There is nothing much more puzzling to the beginner in floriculture than the word " drainage" when applied to potted plants, especially as some authors of recent years have ignored the theory of drainage entirely and pronounced it wrong in theory, and a waste of money and time in practice. There are few farmers, nurserymen or market gardeners who do not believe in the practice of draining. Some land may need it more than others, but all are benefited by a system of drainage except it be a good loam lying on a gravel.

I am not going into the art of draining land, but the principle, if right with land, is right in our flower pots. Years ago it was carried out to an absurdity. A piece of crock in the bottom of a 4-inch geranium or canna is absurd and no one does such a thing now. If a plant is going to stay in a pot but a few weeks or even a few months and is necessarily a quick and strong rooter like a lily there is no need of any drainage. In the case of plants that may stay a year, or perhaps two or three years, in the same pot, if you were sure that the water was always going to pass freely away as it does in the first month or two, there would be no need of drainage, but worms get in and work the soil into a putty state, or the soil gets so packed at the bottom of the pot that water does not pass away freely.

Much as plants enjoy the watering when in need of it, terrestrial plants don't exactly feed on it. The water passes away, leaves the soil moist and full of moist air spaces, which the roots are continually absorbing till it is gone and they want more. See how easy it is to kill most any plant when the water remains in the pot and keeps the soil for a few days saturated. So plants want water to pass through the soil but not remain there, and with all plants that are going to remain any time in the same pot (azaleas are a good example) they should have- what we call drainage.

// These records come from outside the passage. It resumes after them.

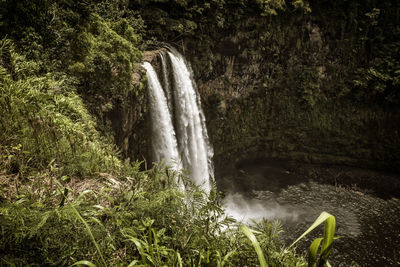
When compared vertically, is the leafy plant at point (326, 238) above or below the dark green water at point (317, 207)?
above

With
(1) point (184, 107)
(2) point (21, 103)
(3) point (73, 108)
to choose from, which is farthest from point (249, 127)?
(2) point (21, 103)

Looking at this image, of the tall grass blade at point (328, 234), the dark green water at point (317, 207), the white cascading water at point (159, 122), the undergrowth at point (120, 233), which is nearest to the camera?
the tall grass blade at point (328, 234)

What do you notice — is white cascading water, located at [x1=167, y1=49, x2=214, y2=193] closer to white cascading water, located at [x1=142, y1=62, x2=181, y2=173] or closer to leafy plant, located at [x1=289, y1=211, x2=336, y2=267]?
white cascading water, located at [x1=142, y1=62, x2=181, y2=173]

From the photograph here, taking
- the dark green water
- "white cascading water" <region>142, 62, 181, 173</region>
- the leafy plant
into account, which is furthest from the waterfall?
the leafy plant

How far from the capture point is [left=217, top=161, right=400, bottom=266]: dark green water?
26.0 ft

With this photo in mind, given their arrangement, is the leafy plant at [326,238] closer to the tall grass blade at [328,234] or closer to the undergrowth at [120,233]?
the tall grass blade at [328,234]

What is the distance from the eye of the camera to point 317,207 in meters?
10.2

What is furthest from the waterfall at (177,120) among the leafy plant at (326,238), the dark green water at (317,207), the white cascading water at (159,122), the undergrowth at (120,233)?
the leafy plant at (326,238)

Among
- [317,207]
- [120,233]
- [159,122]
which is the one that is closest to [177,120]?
[159,122]

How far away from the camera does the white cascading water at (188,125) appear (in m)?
8.02

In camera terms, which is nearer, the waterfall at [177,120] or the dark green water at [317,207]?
the waterfall at [177,120]

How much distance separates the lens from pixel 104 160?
2.47 metres

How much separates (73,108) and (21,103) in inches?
37.7

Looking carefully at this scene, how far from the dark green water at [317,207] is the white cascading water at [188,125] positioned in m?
2.52
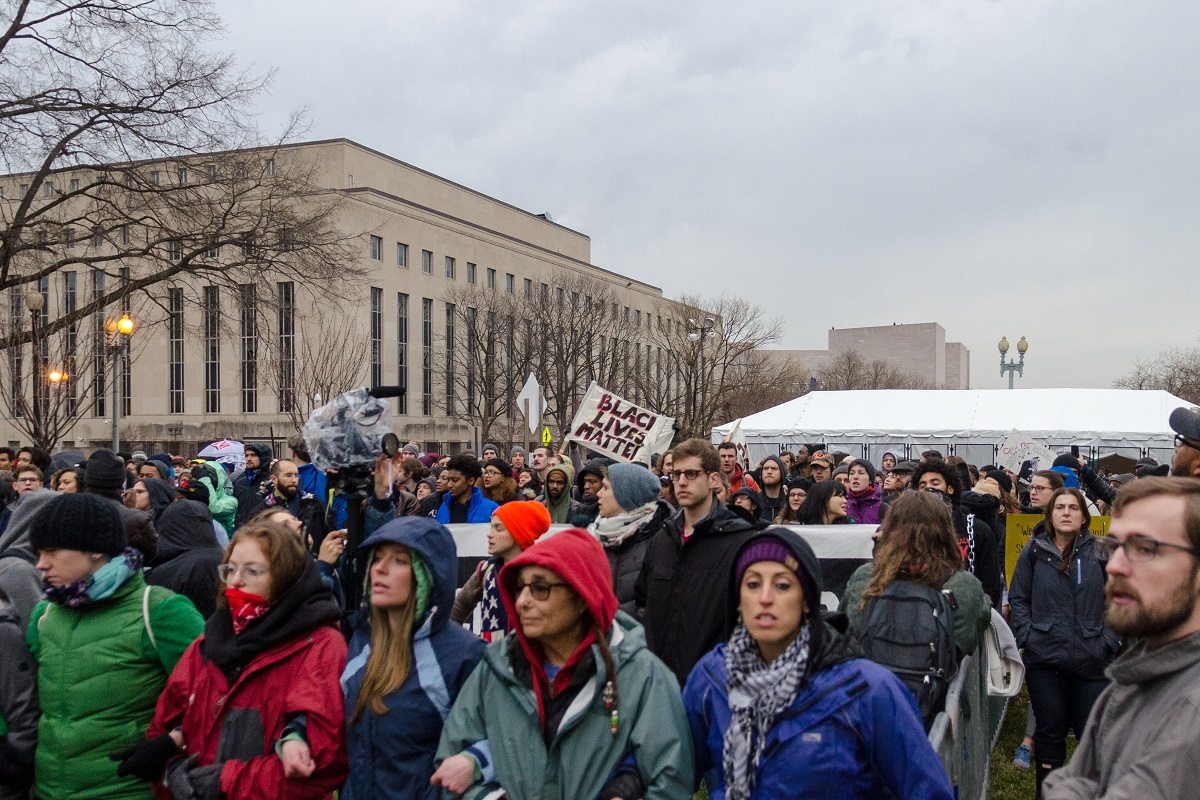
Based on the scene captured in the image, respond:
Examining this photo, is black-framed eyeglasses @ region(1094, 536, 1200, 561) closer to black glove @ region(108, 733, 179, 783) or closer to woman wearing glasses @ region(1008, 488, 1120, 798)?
black glove @ region(108, 733, 179, 783)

With pots not over five inches in diameter a broad crock at the bottom covered with a piece of green moss, is enough, and with larger pots in addition to the piece of crock covering the hole an inch or so of broken crocks. The green wood moss is much better for the purpose than sphagnum because the sphagnum soon rots and the compost gets down among the crocks. You will sometimes see the healthiest and strongest roots of a plant down among the crocks. I believe it is because they find there the conditions to suit them best - perfect drainage.

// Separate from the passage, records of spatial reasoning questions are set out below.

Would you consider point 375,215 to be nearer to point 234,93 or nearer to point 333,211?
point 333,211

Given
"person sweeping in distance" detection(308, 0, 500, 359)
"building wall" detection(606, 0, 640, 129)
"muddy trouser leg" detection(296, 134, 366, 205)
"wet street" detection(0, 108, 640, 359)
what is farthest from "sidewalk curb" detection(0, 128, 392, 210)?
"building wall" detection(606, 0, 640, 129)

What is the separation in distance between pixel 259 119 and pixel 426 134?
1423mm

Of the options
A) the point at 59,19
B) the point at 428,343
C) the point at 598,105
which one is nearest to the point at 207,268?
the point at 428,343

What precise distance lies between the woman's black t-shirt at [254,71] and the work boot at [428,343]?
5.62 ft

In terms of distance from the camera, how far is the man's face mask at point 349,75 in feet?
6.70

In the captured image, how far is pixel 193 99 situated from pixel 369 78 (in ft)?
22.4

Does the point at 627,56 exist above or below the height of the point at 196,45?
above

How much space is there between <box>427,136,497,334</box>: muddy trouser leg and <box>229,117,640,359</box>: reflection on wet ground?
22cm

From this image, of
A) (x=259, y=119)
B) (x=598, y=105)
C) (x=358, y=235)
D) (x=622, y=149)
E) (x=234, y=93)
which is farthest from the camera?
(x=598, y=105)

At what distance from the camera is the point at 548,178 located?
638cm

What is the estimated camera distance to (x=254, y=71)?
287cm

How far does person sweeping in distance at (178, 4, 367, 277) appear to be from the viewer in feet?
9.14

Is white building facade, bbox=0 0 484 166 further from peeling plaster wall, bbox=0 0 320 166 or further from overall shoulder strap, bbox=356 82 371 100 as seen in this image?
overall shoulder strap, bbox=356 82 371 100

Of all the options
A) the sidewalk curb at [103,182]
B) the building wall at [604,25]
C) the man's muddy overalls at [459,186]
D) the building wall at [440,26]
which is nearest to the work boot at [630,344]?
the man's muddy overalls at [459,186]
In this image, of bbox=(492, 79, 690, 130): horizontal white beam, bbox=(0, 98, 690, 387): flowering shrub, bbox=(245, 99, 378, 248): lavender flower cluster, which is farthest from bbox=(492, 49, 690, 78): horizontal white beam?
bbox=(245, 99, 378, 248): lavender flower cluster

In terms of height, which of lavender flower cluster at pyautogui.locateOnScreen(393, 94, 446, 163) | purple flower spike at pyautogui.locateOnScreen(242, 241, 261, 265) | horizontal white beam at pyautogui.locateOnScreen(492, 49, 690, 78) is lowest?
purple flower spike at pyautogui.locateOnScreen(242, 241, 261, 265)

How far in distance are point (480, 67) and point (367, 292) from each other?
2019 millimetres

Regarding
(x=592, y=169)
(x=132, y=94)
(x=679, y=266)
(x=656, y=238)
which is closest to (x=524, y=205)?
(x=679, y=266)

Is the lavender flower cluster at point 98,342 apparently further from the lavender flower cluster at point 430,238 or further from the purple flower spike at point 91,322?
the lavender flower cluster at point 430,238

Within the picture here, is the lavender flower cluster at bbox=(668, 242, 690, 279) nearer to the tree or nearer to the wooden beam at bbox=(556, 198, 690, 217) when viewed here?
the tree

How particular we are that the benches of our carnations and roses are drained by simply keeping the boards one-half or three-quarters of an inch apart, so that if watered heavily it can pass quickly away. And so long as our flower pots are made with that one small hole we will have to make provision to let water escape freely. The author who thirty years ago laughed at the old fogy notion of draining a flower pot lived to alter his opinion and freely acknowledged it.